Rund 80 Prozent der Lebensmittel werden in Kuba importiert. Das zu ändern, haben sich Menschen aus dem privaten Sektor zur Aufgabe gemacht. Dazu gehört auch Fernando Funes-Monzote. Ein Besuch.
In Caimito, eine halbe Stunde Autofahrt von Havanna entfernt, befindet sich die Finca Marta, das ambitionierte Projekt des unabhängigen Agraringenieurs Fernando R. Funes-Monzote. Der kubanische Boden biete ausreichend Potenzial, um Nahrungsmittel produzieren und die Nahrungssicherheit gewährleisten zu können. Auf der Basis der drei Säulen von Produktion-Forschung-Lehre leistet er seinen Beitrag zur nachhaltigen Landwirtschaft. Er setzt weder auf Reichtum oder Wettbewerb noch auf intensiven landwirtschaftlichen Anbau. Souveränität in der Ernährung und Schonung der Umwelt sind seine Prioritäten und der rationale Umgang mit den Bodenressourcen. »Ich möchte ein System schaffen, das auf bewusster Produktion und verantwortlichem Konsum basiert«, erklärt er uns bei unserem Besuch auf seiner Finca, die er 2012 begann aufzubauen.
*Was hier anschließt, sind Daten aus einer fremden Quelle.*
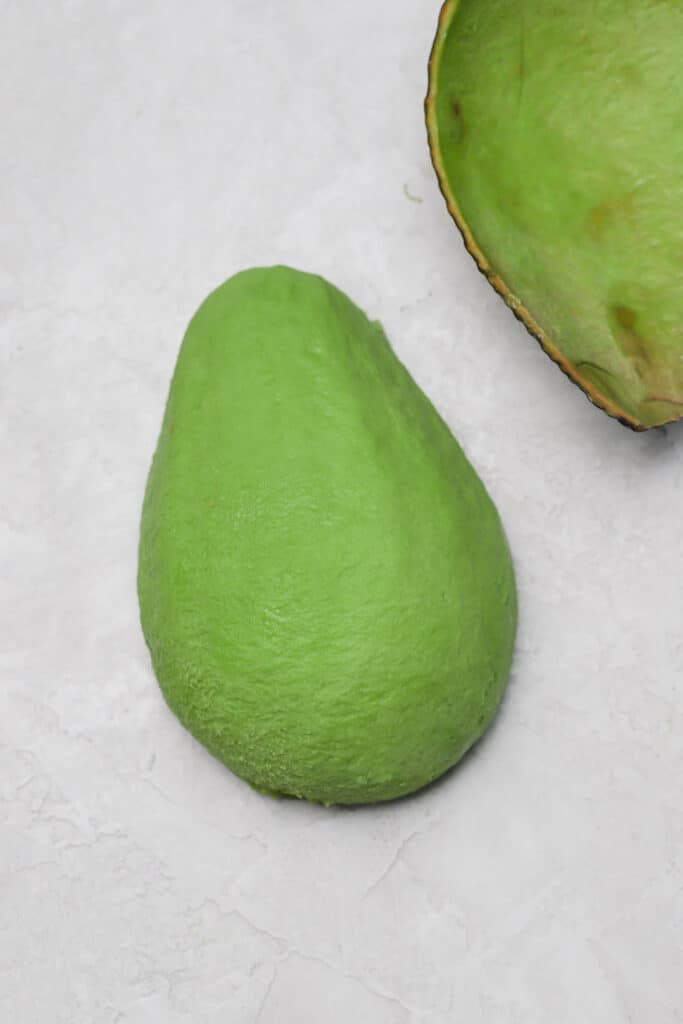 thinly sliced avocado on a gray board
Die Landschaft ist steinig und hügelig. Rings um die Finca sieht man Weiden wildwachsender Vegetation, darunter auch der widerstandsfähige Marabú (das Leid aller Landwirte) und die Königspalme (auf dem kubanischen Wappen zum nationalen Symbol erhoben). Sein vom Staat gepachtetes Terrain umfasst etwa acht Hektar Land. Seit einem Dekret aus dem Jahre 2008 gilt, dass die Übergabe des Nutzungsrechtes für den Boden an natürliche Personen kostenlos und unbegrenzt ist. Stolz zeigt Funes-Monzote auf ein grünes Feld, auf dem er jetzt schon über 15 Gemüsesorten und verschiedene Obstsorten anbaut. Fünf Restaurants beliefere er mit seinen Produkten. »Ich habe zuerst mit den Besitzern über die Bedeutung des nachhaltigen, lokalen Anbaus gesprochen, ihnen erklärt, was es bedeutet auf konventionelle Hilfsmittel wie Pestizide zu verzichten. « Zu den Hausspezialitäten zählt der Bienenhonig, acht verschiedene Sorten hat er bisher entwickelt. Jetzt schon ist der Honig des Hombre Verde, wie ihn die Bewohner des naheliegenden Dorfes nennen, zu einer beliebten Süßpeise für seine Freunde geworden.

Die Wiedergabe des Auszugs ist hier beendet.